Retype the material word for word.

--- Start DATA ENTRIES ---

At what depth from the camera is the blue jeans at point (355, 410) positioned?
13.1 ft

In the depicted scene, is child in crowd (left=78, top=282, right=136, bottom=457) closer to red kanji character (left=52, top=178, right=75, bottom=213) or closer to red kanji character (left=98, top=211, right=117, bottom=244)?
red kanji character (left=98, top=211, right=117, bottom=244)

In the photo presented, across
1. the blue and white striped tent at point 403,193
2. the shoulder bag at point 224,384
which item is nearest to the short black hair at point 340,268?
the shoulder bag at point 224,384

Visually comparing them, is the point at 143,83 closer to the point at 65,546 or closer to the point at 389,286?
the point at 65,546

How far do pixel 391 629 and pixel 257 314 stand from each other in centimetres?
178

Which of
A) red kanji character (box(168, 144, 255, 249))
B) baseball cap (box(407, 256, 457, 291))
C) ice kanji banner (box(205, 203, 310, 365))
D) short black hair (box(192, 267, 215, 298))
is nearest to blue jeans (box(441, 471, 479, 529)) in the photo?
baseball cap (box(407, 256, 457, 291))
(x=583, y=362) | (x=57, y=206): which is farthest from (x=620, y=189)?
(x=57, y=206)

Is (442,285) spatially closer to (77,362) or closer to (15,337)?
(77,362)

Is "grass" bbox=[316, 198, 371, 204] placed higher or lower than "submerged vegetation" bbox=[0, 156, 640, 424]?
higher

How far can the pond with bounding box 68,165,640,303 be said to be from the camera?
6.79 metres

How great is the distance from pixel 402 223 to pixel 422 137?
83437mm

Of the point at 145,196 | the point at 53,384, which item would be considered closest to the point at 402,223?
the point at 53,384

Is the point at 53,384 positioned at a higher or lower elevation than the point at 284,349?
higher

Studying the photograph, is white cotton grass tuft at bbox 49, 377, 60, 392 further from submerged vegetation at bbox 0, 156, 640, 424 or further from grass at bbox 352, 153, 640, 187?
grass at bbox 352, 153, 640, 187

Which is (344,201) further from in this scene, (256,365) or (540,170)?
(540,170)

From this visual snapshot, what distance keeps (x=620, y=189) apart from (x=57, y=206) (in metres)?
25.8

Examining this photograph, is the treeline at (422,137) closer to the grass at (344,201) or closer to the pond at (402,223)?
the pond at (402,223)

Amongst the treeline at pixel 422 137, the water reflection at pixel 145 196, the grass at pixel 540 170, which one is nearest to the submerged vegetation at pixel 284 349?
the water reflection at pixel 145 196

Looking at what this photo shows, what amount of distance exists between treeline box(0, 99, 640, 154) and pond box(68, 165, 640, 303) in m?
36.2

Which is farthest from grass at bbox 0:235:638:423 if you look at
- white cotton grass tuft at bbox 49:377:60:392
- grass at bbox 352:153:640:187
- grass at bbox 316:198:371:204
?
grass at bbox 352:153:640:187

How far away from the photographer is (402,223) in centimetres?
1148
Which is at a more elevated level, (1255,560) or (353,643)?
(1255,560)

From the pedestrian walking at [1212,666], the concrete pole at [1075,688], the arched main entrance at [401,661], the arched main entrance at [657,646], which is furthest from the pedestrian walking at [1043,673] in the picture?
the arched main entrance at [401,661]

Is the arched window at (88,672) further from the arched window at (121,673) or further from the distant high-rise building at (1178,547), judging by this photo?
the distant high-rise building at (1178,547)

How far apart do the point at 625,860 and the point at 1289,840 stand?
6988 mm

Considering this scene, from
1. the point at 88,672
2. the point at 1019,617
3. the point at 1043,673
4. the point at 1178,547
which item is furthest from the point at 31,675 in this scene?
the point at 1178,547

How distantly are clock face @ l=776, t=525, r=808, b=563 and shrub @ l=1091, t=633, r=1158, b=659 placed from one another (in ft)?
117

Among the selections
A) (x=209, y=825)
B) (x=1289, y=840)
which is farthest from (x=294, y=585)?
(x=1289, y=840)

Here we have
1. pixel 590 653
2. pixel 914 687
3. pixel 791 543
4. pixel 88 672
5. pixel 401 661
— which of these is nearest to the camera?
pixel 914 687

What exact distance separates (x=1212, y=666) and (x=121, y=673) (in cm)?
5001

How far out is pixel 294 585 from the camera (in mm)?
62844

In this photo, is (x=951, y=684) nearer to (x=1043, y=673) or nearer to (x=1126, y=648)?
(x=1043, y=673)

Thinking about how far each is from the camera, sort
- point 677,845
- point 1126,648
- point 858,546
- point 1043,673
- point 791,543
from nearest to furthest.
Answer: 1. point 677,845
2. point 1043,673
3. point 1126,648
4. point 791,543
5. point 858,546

--- End DATA ENTRIES ---

[EXERCISE RESPONSE]
At what depth from the camera is the blue jeans at point (355, 410) positioned?
13.1 ft

In the depicted scene, is child in crowd (left=78, top=282, right=136, bottom=457) closer to red kanji character (left=52, top=178, right=75, bottom=213) or closer to red kanji character (left=98, top=211, right=117, bottom=244)?
red kanji character (left=98, top=211, right=117, bottom=244)

In the photo presented, across
1. the blue and white striped tent at point 403,193
2. the shoulder bag at point 224,384
which item is nearest to the short black hair at point 340,268?
the shoulder bag at point 224,384

Visually comparing them, is the point at 143,83 closer to the point at 65,546 or closer to the point at 389,286?
the point at 65,546

How far do pixel 391 629 and pixel 257 314 stand from each other in centimetres?
178

Which of
A) red kanji character (box(168, 144, 255, 249))
B) baseball cap (box(407, 256, 457, 291))
C) ice kanji banner (box(205, 203, 310, 365))
D) short black hair (box(192, 267, 215, 298))
is nearest to blue jeans (box(441, 471, 479, 529)) in the photo?
baseball cap (box(407, 256, 457, 291))
(x=583, y=362) | (x=57, y=206): which is farthest from (x=620, y=189)?
(x=57, y=206)

Is (442,285) spatially closer to (77,362) or closer to (15,337)?
(77,362)

Is "grass" bbox=[316, 198, 371, 204] placed higher or lower than "submerged vegetation" bbox=[0, 156, 640, 424]?
higher

How far can the pond with bounding box 68,165,640,303 be said to be from the camera?
6.79 metres

How great is the distance from pixel 402 223 to pixel 422 137?
83437mm

Of the point at 145,196 | the point at 53,384, which item would be considered closest to the point at 402,223?
the point at 53,384

Is the point at 53,384 positioned at a higher or lower elevation than the point at 284,349?
higher

Studying the photograph, is white cotton grass tuft at bbox 49, 377, 60, 392 further from submerged vegetation at bbox 0, 156, 640, 424 or further from grass at bbox 352, 153, 640, 187?
grass at bbox 352, 153, 640, 187

Which is (344,201) further from in this scene, (256,365) or (540,170)?
(540,170)

From this visual snapshot, what distance keeps (x=620, y=189) apart from (x=57, y=206) (in metres)?
25.8

Examining this photograph, is the treeline at (422,137) closer to the grass at (344,201) or closer to the pond at (402,223)?
the pond at (402,223)

Amongst the treeline at pixel 422 137, the water reflection at pixel 145 196, the grass at pixel 540 170, which one is nearest to the submerged vegetation at pixel 284 349?
the water reflection at pixel 145 196

Looking at what this photo shows, what amount of distance exists between treeline box(0, 99, 640, 154) and pond box(68, 165, 640, 303) in m?
36.2

Which is farthest from grass at bbox 0:235:638:423 if you look at
- white cotton grass tuft at bbox 49:377:60:392
- grass at bbox 352:153:640:187
- grass at bbox 316:198:371:204
?
grass at bbox 352:153:640:187

How far away from the photographer is (402,223) in centimetres?
1148
Which is at a more elevated level, (1255,560) or (353,643)?
(1255,560)

From the pedestrian walking at [1212,666], the concrete pole at [1075,688], the arched main entrance at [401,661], the arched main entrance at [657,646], which is furthest from the pedestrian walking at [1043,673] in the picture?
the arched main entrance at [401,661]

Is the arched window at (88,672) further from the arched window at (121,673) or further from the distant high-rise building at (1178,547), judging by this photo?
the distant high-rise building at (1178,547)

How far apart do the point at 625,860 and the point at 1289,840 stand?
6988 mm

Considering this scene, from
1. the point at 88,672
2. the point at 1019,617
3. the point at 1043,673
4. the point at 1178,547
which item is furthest from the point at 31,675 in this scene?
the point at 1178,547

How distantly are clock face @ l=776, t=525, r=808, b=563 and shrub @ l=1091, t=633, r=1158, b=659 placed from one another (in ft)?
117

Among the selections
A) (x=209, y=825)
B) (x=1289, y=840)
which is farthest from (x=294, y=585)?
(x=1289, y=840)

Here we have
1. pixel 590 653
2. pixel 914 687
3. pixel 791 543
4. pixel 88 672
5. pixel 401 661
— which of these is nearest to the camera?
pixel 914 687

What exact distance separates (x=1212, y=666) and (x=121, y=673) (in cm)?
5001

How far out is pixel 294 585 from the camera (in mm)?
62844

In this photo, is (x=951, y=684) nearer to (x=1043, y=673) or nearer to (x=1126, y=648)?
(x=1043, y=673)

Thinking about how far each is from the camera, sort
- point 677,845
- point 1126,648
- point 858,546
- point 1043,673
- point 791,543
from nearest to furthest.
Answer: 1. point 677,845
2. point 1043,673
3. point 1126,648
4. point 791,543
5. point 858,546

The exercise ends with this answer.